> Excerpted text:
━━━━━━━━━━━━━━━━━━━━

An Orthodox rabbi and a Reform journalist dance with the Torah
Rabbi Dov Linzer’s and Abigail Pogrebin’s new book is a lesson on embracing diversity of thought, on both Torah and life
A passage in this week’s Torah portion says that when a king ascends the throne, he must write his own version of the scroll, keep it with him, and “read it all the days of his life so he may learn to revere God.”
Rabbi Dov Linzer, who has spent decades studying Torah daily, always saw this as a lesson in humility. Even the king must constantly be reminded that the real ruler — writer of the scroll, maker of the laws — is divine.
Then Linzer parsed the text with Abigail Pogrebin, a journalist and author who grew up secular but became a bat mitzvah at age 40 and later president of Central Synagogue, one of the largest in the country. She focused on the “read it all the days” part and declared the passage to be about “lifelong learning.”
Which is, of course, exactly what both of them were doing, and what they hope we will all do, with their new book, It Takes Two to Torah.

━━━━━━━━━━━━━━━━━━━━

> Supplied material:
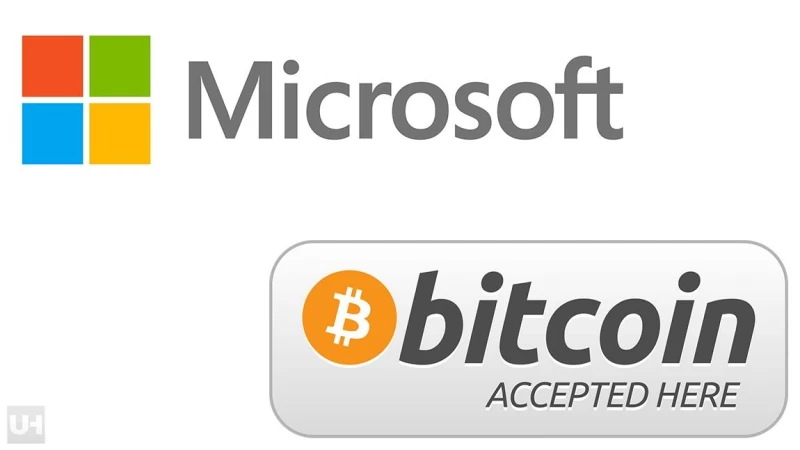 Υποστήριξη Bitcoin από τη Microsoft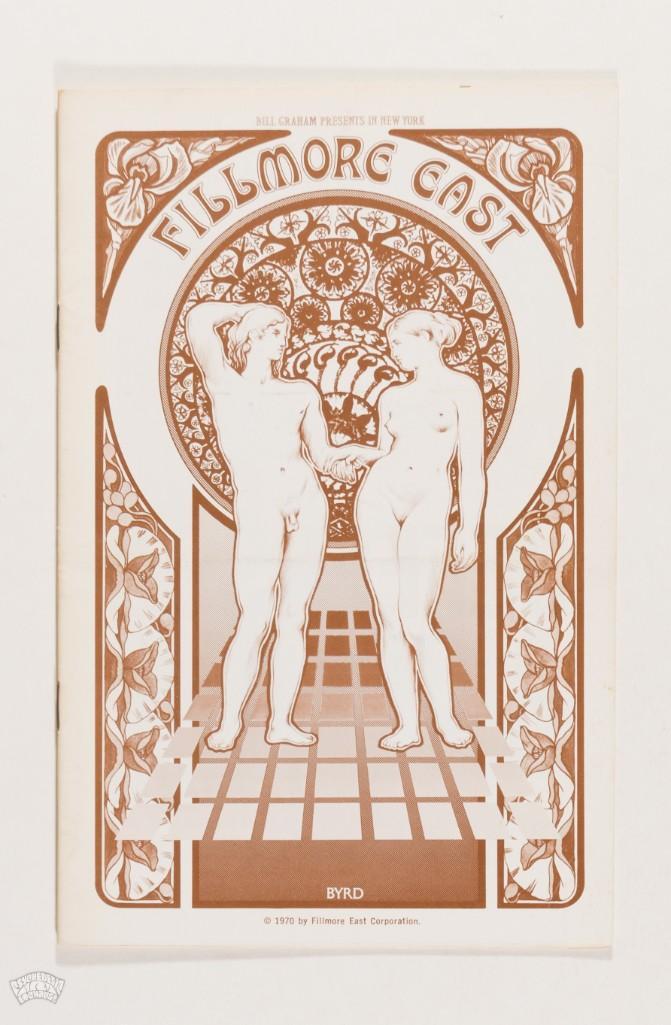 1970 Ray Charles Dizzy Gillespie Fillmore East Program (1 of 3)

━━━━━━━━━━━━━━━━━━━━

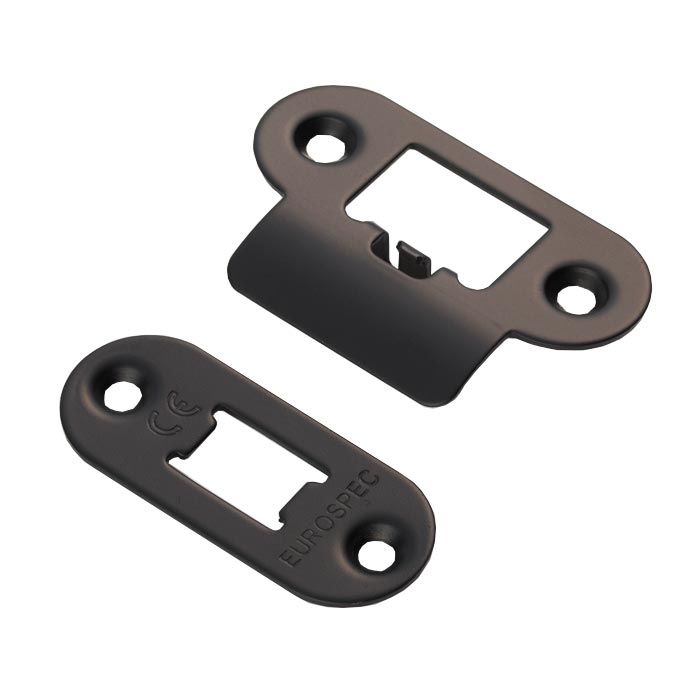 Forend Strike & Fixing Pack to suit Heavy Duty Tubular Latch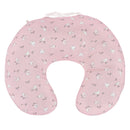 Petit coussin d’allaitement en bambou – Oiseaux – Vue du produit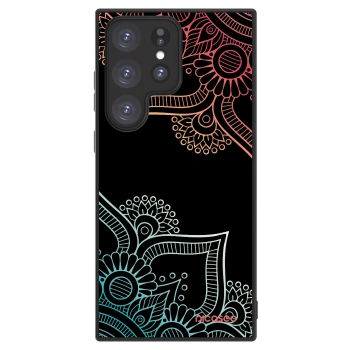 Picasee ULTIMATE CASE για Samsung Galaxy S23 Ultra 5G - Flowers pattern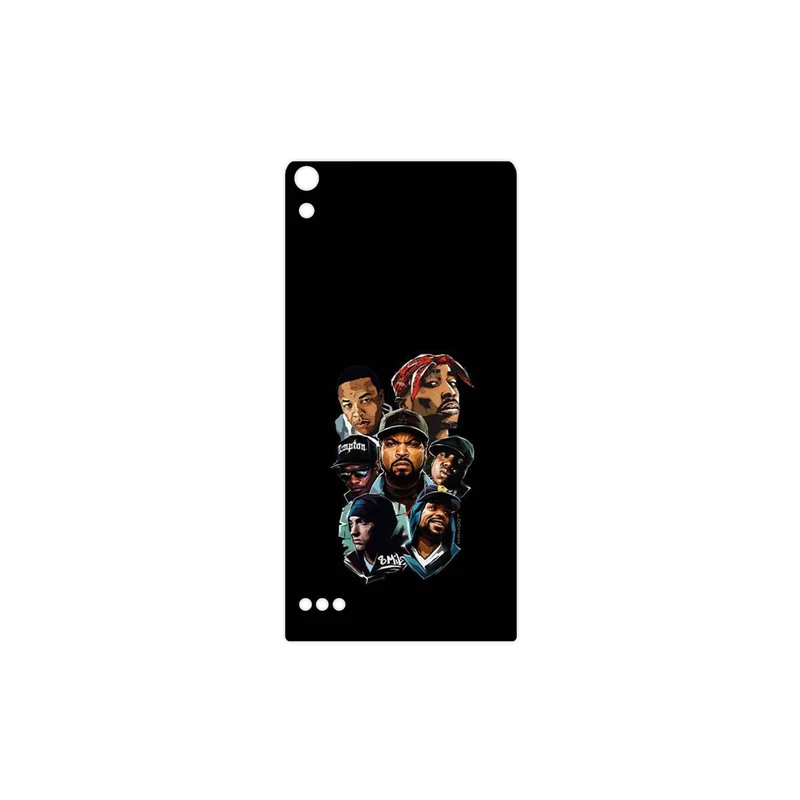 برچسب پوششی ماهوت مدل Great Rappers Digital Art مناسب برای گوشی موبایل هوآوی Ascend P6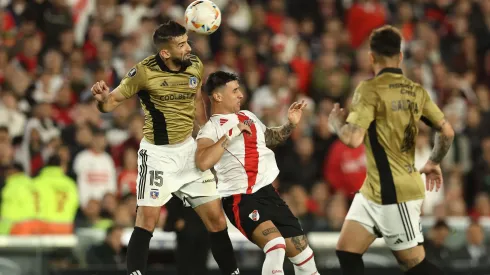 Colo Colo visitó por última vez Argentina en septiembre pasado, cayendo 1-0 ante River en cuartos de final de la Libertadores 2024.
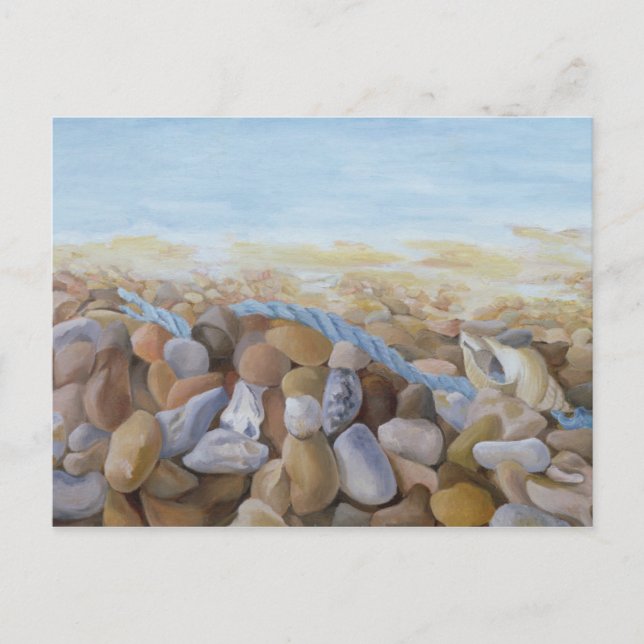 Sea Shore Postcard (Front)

━━━━━━━━━━━━━━━━━━━━

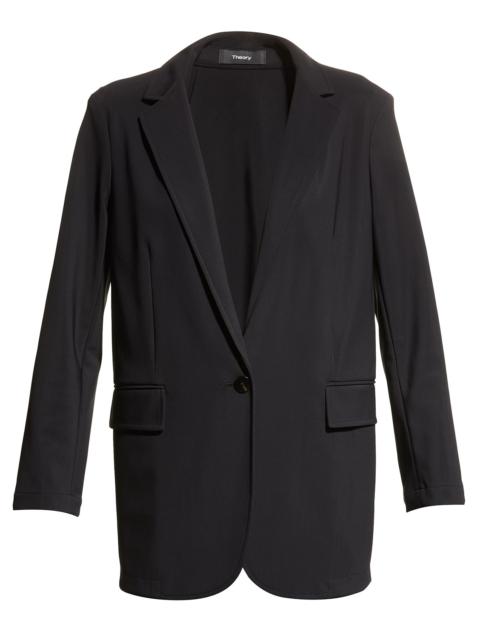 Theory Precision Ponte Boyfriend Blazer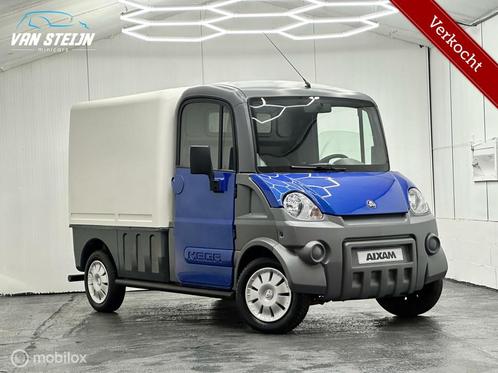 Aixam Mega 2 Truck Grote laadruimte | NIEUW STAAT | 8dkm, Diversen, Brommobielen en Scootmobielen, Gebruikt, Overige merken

━━━━━━━━━━━━━━━━━━━━

> Required tasks:
1. In the article about the Torah book by Dov Linzer and Abigail Pogrebin, at what age did Pogrebin become a bat mitzvah?
2. Resume the article about Linzer and Pogrebin's Torah book after its final sentence.
The data has no connection to the article.

> Numbered responses:
1. At age 40.

2.
“Many people say, ‘Why are we reading these same exact words every year?’ This parsha is the answer to me,” Pogrebin told me, using the Hebrew word for portion., and referring to Shoftim, Judges, the portion Jews worldwide will read this Shabbat.
“Shoftim really shouted out this idea of needing Torah with you all the time,” she explained. “There’s a sense of having to keep learning it. This isn’t something that is finished. It is ongoing, and you owe something to it.”
It’s cliché but also true that they’re an unlikely pair. He, nerdy and Orthodox, always in a suit and tie, a bit pale perhaps from spending so many hours in the beit midrash, study hall, dissecting text with other Orthodox men (and a few women). She, Manhattan-cool and Reform, often in a sleeveless top and tailored pants, daughter of the feminist legend Letty Cotton Pogrebin and professional poser of good questions.
They both really love being Jewish. And, like many couples, they make each other laugh.
They are not married — well, not to each other. They are chevruta: study partners.
The root of the Hebrew word is chaver, which means friend, but the idea is really that any two people can come together over text and unpack it. Linzer, 57, and Pogrebin, 59, shared the fruit of their partnership first on a podcast called Parsha in Progress, with 10-minute episodes on each of the Torah’s 54 chapters. They decided to turn those conversations into a book so people could find them all in one place and, perhaps, continue the conversation in chevruta of their own.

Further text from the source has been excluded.